Wherever you are, be aware that there are fall hazards around you.
In your kitchen, what are the hazards that could cause a fall? Do you have a wet, slippery floor around the sink or dishwasher? Is there a spill left on the floor around the fridge? Water puddles and slippery surfaces are the most likely cause of falls there.
In your bedroom, are there electric cords from lamps, radios or hair dryers lying in your path? Maybe the bedspread that hangs off the bed and onto the floor could tangle in your feet and cause a fall. Shoes left in unexpected places are fall hazards. Fall hazards in the bedroom are most likely the things that block your walking path.
Do you have unlit, dark stairways in your home or outdoors? Lighting around steps and stairs is absolutely necessary in the daytime or at night. Proper lighting directed from above and at the bottom of the stairs can make difference for a senior who is walking up one or two steps or climbing a whole flight of stairs.
The bathroom is where most falls occur. It’s because there are many wet, slippery surfaces there. Often, in the bathroom, we are occupied with other tasks, and are vulnerable to injuries from sharp corners and hard surfaces. We may have no handholds there.

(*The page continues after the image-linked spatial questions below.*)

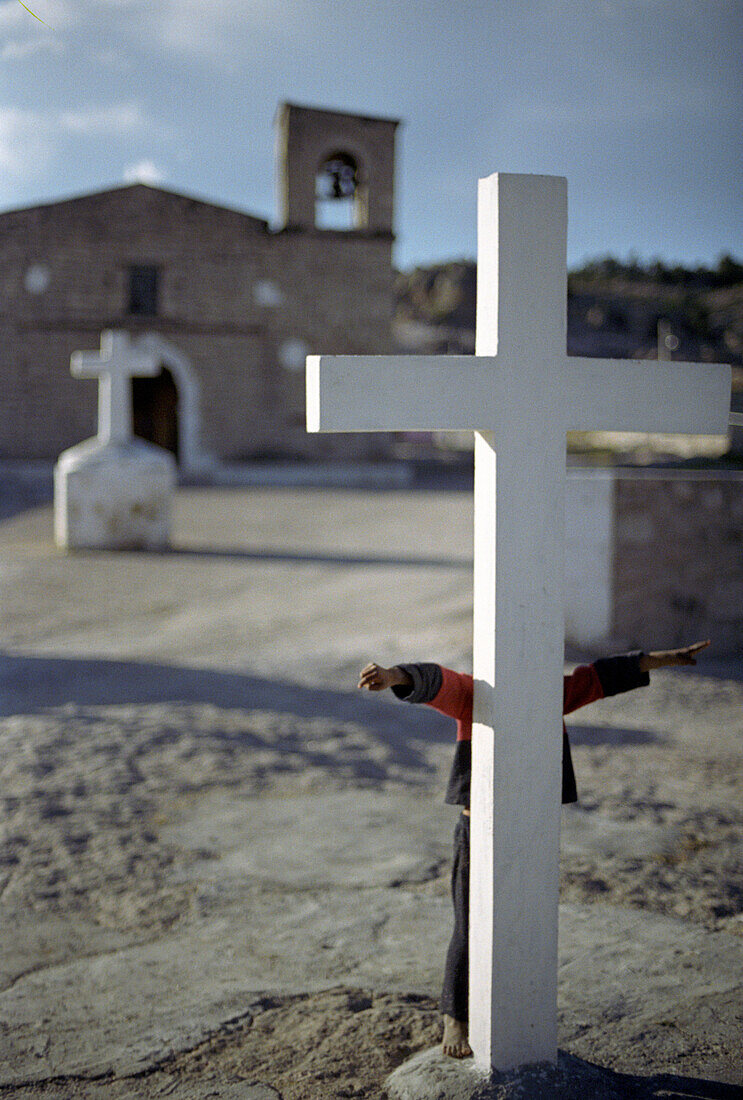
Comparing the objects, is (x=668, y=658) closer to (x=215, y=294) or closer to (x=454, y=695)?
(x=454, y=695)

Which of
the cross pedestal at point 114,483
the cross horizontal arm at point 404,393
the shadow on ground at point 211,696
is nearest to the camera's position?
the cross horizontal arm at point 404,393

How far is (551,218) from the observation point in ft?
5.33

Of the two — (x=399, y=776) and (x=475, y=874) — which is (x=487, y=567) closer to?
(x=475, y=874)

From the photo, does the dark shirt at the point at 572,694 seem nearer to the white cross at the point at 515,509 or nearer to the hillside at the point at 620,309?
the white cross at the point at 515,509

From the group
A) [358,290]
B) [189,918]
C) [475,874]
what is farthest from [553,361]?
[358,290]

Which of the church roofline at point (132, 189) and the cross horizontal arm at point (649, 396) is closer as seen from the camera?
the cross horizontal arm at point (649, 396)

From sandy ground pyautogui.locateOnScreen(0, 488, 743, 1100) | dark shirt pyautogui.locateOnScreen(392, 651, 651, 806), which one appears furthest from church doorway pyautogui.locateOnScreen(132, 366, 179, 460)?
dark shirt pyautogui.locateOnScreen(392, 651, 651, 806)

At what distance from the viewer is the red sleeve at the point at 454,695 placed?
1767 mm

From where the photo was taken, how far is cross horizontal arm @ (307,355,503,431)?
1.59 meters

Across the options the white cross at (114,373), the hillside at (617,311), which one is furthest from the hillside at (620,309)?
the white cross at (114,373)

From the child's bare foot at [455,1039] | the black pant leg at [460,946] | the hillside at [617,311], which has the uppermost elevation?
the hillside at [617,311]

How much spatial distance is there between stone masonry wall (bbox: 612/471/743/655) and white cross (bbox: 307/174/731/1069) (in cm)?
Result: 384

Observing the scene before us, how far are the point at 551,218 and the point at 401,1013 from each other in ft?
5.41

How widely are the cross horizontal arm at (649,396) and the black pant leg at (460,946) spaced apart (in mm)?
865
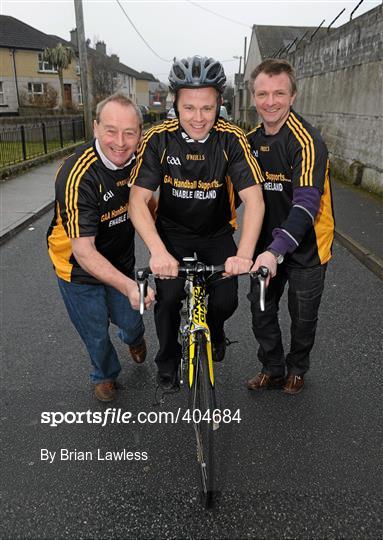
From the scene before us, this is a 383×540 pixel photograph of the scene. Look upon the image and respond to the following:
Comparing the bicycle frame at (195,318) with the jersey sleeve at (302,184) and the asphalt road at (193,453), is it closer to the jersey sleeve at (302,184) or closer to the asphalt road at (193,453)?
the jersey sleeve at (302,184)

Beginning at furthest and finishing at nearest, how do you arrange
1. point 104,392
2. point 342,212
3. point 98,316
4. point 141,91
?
point 141,91 < point 342,212 < point 104,392 < point 98,316

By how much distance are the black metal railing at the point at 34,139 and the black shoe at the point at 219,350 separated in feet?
37.4

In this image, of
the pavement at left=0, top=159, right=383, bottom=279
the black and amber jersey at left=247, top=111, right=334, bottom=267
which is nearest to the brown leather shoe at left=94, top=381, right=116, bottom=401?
the black and amber jersey at left=247, top=111, right=334, bottom=267

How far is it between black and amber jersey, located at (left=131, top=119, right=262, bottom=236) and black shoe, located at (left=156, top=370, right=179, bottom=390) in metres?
1.23

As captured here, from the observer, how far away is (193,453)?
110 inches

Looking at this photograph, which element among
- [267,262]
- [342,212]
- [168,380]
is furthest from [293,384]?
[342,212]

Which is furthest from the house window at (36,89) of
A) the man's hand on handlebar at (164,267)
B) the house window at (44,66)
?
the man's hand on handlebar at (164,267)

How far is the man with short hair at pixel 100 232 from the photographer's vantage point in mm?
2609

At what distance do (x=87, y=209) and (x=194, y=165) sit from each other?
2.34ft

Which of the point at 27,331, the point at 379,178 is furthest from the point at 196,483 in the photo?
the point at 379,178

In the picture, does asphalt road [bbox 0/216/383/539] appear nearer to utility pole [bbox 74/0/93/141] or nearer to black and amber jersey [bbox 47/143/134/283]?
black and amber jersey [bbox 47/143/134/283]

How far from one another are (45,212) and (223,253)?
7.35 meters

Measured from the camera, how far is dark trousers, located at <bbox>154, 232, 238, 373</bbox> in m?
2.88

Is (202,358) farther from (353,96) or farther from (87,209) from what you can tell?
(353,96)
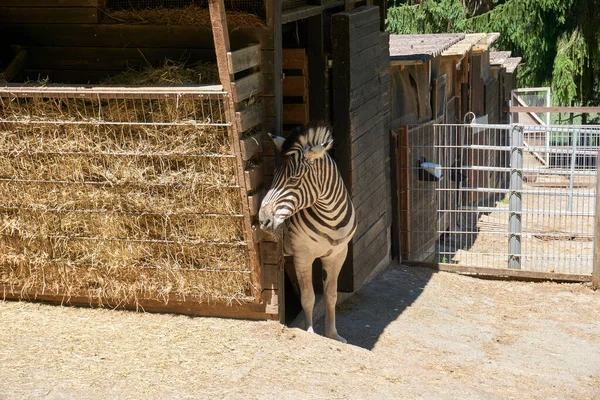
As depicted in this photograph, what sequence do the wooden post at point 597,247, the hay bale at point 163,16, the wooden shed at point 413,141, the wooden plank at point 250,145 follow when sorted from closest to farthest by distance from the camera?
the wooden plank at point 250,145 < the hay bale at point 163,16 < the wooden post at point 597,247 < the wooden shed at point 413,141

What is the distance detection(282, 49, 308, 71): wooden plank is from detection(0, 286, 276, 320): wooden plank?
2.42 meters

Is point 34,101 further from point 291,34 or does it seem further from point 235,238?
point 291,34

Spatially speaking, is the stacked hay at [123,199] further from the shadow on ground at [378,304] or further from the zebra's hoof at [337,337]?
the shadow on ground at [378,304]

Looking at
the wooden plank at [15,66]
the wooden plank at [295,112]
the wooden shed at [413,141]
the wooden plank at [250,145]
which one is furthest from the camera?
the wooden shed at [413,141]

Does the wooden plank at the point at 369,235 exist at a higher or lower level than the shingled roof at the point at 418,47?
lower

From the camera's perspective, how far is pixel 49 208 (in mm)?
6414

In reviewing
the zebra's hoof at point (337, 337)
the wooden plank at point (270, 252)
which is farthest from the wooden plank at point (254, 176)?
the zebra's hoof at point (337, 337)

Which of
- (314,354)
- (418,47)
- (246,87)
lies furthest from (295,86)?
(418,47)

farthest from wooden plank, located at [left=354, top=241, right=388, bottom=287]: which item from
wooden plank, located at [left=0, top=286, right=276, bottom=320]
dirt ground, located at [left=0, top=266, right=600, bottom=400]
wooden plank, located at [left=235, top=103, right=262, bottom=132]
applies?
wooden plank, located at [left=235, top=103, right=262, bottom=132]

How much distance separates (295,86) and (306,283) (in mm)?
1996

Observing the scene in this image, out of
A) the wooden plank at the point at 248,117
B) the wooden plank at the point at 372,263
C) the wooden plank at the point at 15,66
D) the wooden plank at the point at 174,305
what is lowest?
the wooden plank at the point at 372,263

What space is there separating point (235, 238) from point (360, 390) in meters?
1.44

Fall prevention planning may take some effort. But it’s worth it. Today, make some time to use the checklist in this downloadable brochure on safety to check for fall hazards around your home and make changes to prevent falls for you and your loved ones. See this brochure from the CDC:
Fall Prevention day is held annually on the first day of fall. This year the theme is 10 Years, Standing Together to Prevent Falls. Since 2008, the campaign conducted by the National Council on Aging has grown implementation in 48 states and the District of Columbia. The National Council on Aging provides fact sheets, videos, physical activity guides, etc. all aimed to help seniors prevent falls in their environments.